In this article, we’ll delve the following 10 statistics on banking and finance app’s User engagement:
- Financial App Usage Trends
- Financial Apps Newsfeed Best Practices
- Non-cash Digital Payments & Mobile Wallets
- Customer Expressed Sentiment Trends
- Cybercrime Trends & Vulnerabilities
- Importance of User Experience
- Banking API Trends
- Digital Readiness Score
- Effective Use of User Data
- Usage of Financial App Chatbots & AI Trends
1) Main Reasons of Mobile Banking App Usage in the US
90% of banking app users want to view their account balance
The first question that needs to be addressed by a bank or any other financial institution is why their customers need a mobile banking app? What are the various financial activities being made and with what frequency? What areas need to be focused more than the others?

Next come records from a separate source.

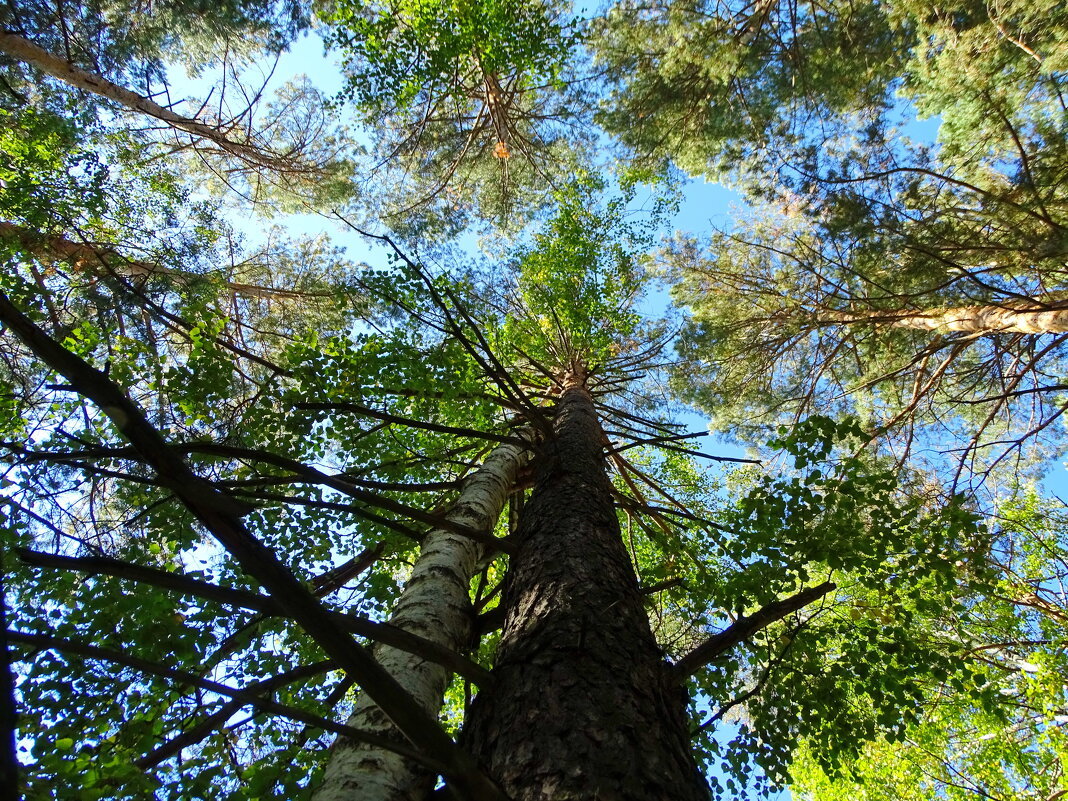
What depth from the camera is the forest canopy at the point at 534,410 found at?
7.09ft

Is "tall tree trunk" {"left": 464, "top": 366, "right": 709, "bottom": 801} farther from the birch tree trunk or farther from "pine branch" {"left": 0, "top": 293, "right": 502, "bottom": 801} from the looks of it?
the birch tree trunk

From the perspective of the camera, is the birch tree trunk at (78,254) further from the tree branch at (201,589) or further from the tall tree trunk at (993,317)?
the tall tree trunk at (993,317)

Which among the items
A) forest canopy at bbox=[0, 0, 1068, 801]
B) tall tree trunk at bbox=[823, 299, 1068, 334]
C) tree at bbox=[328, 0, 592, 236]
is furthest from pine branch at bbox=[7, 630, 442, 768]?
tree at bbox=[328, 0, 592, 236]

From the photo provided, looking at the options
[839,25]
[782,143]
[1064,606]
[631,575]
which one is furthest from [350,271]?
[1064,606]

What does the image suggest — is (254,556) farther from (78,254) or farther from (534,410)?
(78,254)

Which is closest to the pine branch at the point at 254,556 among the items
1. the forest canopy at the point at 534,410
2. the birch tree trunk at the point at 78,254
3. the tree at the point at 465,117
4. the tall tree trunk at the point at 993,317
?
the forest canopy at the point at 534,410

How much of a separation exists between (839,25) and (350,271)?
9.20m

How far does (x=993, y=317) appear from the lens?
24.2ft

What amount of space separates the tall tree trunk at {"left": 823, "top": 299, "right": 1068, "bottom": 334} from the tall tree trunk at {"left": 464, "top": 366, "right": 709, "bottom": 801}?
651 centimetres

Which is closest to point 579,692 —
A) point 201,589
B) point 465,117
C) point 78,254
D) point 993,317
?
point 201,589

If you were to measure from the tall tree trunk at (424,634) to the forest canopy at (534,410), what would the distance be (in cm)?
3

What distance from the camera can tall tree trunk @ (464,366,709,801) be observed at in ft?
5.35

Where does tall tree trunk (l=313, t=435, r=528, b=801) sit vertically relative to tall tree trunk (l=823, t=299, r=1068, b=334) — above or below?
below

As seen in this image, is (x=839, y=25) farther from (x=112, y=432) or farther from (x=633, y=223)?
(x=112, y=432)
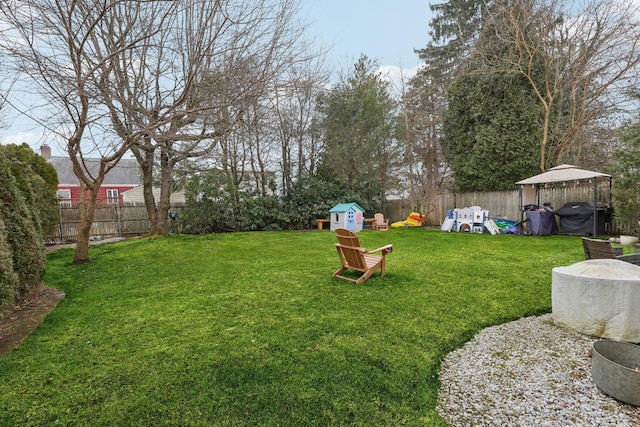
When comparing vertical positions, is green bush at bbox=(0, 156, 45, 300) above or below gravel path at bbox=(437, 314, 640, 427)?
above

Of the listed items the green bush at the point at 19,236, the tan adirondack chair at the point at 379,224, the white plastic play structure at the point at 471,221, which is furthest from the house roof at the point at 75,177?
the white plastic play structure at the point at 471,221

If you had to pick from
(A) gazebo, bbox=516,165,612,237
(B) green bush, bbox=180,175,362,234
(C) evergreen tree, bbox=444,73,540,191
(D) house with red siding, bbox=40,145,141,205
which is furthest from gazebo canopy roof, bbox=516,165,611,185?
(D) house with red siding, bbox=40,145,141,205

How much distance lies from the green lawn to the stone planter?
98 centimetres

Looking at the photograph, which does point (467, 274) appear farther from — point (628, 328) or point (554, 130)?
point (554, 130)

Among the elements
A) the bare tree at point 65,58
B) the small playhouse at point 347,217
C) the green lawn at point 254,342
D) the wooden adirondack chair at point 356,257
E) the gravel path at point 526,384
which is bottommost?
the gravel path at point 526,384

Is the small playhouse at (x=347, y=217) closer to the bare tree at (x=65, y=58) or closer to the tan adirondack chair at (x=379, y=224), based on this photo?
the tan adirondack chair at (x=379, y=224)

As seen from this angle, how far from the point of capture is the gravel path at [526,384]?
1951 millimetres

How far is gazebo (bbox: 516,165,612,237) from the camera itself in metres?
9.18

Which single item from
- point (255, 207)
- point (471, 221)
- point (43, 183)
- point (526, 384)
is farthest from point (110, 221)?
point (526, 384)

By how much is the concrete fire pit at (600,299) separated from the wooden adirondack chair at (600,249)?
1.01 metres

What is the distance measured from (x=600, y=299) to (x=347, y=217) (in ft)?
30.2

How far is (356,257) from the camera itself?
16.1 feet

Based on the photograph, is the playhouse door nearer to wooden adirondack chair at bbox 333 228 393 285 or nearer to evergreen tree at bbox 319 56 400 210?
evergreen tree at bbox 319 56 400 210

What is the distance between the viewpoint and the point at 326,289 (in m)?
4.56
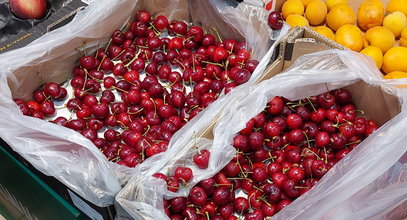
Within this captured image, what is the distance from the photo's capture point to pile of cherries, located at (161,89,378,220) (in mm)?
1314

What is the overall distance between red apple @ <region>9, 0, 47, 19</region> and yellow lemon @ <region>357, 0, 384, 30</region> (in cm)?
142

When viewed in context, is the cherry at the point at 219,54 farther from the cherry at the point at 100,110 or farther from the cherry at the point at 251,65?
the cherry at the point at 100,110

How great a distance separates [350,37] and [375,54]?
13 cm

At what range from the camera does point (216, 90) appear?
164 cm

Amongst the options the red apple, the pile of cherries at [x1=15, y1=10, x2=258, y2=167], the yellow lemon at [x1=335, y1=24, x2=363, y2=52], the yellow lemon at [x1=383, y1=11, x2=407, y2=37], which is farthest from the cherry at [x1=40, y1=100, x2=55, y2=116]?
the yellow lemon at [x1=383, y1=11, x2=407, y2=37]

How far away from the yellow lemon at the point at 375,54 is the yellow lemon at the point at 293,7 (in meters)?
0.38

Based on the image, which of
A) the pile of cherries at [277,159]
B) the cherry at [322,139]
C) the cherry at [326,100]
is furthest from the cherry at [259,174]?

Below is a 2018 report that shows the core reasons of mobile banking apps usage in the US:
Image Source: Staistica
App development needs to be carried out in a way that meets the core expectations of its users in accordance with their main reason for using the app to interact with the financial institution. Taking into account the above trends, 90% of app users used their mobile app in order to check their account balance. In contrast, only 19% used it for opening up a new account. These sort of trends should assist developers and app managers to identify the key areas that need to be addressed.
2) Smartly Using the Newsfeed
89% of Venmo users have the Facebook app.
With 89% of their user base also having Facebook’s app and 82% also have Instagram, Venmo might signify a shift towards more Gen Zer, or Millenial style banking and finance apps, that you’d expect from the typical Facebook or Instagram user. Not a lot of financial apps make use of the ‘newsfeed’ functionality, the way we see on social media platforms. Venmo, a famous digital wallet these days, stands out in this regard since it makes the feed public. This means that users can see where and with whom their friends spent their money, while following data privacy guidelines at the same time.
Another credit score reports provider, Credit Karma, came up with the idea of ‘Stories’ that enables its users to make full use of the app via AI-based suggestions and recommendations for them. For example, if a user’s credit score has recently improved, it might prompt the user with a message like ‘Great time for a cheaper car insurance’.
3) Cashless Payment
56% annual increase in mobile wallet adoption
Digital payment has already been witnessing an upward trend since the past few years. According to a report, in 2016, non-cash transactions amounted to 482.6 billion globally with a growth rate of 10.1%. These figures are expected to grow with a CAGR (compound annual growth rate) of 12.7% by 2021.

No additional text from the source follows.